▶ [Stored records]
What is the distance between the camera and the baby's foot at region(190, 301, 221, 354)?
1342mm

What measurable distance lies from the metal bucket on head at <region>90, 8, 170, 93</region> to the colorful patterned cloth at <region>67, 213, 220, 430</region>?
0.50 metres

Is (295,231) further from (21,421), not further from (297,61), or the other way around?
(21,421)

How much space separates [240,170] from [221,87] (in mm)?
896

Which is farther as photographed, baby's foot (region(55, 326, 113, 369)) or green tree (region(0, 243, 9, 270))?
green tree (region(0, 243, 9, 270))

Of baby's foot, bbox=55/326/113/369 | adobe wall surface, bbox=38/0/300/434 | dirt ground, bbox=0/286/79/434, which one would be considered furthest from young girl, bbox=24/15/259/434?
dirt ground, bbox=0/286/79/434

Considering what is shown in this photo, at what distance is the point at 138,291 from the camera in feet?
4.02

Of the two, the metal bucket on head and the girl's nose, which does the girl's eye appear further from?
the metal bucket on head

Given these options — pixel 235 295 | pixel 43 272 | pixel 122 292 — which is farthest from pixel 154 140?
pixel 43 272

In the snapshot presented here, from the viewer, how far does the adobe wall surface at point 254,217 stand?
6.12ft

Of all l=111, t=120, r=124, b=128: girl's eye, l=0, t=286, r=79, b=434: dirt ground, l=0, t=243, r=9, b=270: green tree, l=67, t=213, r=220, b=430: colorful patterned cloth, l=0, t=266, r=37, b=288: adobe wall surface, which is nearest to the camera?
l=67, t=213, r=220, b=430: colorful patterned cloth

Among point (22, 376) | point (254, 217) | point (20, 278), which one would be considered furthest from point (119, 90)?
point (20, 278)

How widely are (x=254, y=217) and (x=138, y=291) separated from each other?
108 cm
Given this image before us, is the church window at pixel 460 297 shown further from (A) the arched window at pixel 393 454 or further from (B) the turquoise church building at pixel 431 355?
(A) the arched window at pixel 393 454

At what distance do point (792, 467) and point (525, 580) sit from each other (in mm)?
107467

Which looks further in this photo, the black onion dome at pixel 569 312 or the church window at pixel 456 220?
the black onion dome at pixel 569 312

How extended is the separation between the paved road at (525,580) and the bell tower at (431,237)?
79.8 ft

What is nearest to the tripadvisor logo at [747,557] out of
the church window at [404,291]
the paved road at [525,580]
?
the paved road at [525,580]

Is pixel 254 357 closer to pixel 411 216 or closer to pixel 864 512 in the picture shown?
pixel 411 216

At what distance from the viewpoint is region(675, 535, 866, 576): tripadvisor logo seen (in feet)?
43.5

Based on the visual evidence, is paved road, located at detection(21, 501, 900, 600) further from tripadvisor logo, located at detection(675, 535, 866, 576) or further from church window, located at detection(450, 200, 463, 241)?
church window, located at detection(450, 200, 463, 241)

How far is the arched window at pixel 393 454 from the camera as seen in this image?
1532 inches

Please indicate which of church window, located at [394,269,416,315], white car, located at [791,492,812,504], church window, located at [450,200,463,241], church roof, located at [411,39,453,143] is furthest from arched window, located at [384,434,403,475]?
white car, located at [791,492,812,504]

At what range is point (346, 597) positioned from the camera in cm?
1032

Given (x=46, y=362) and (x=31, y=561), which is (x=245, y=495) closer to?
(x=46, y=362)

▶ [Required work] Turn the lines of the records above, from the line with "At what range" through the end of the records, into a Markdown table with the columns Row and Line. Leave out blank lines.

▶ [Reply to the exercise]
| Row | Line |
|---|---|
| 1 | At what range is point (346, 597) positioned from the camera in cm? |
| 2 | 1032 |
| 3 | Given (x=46, y=362) and (x=31, y=561), which is (x=245, y=495) closer to? |
| 4 | (x=46, y=362) |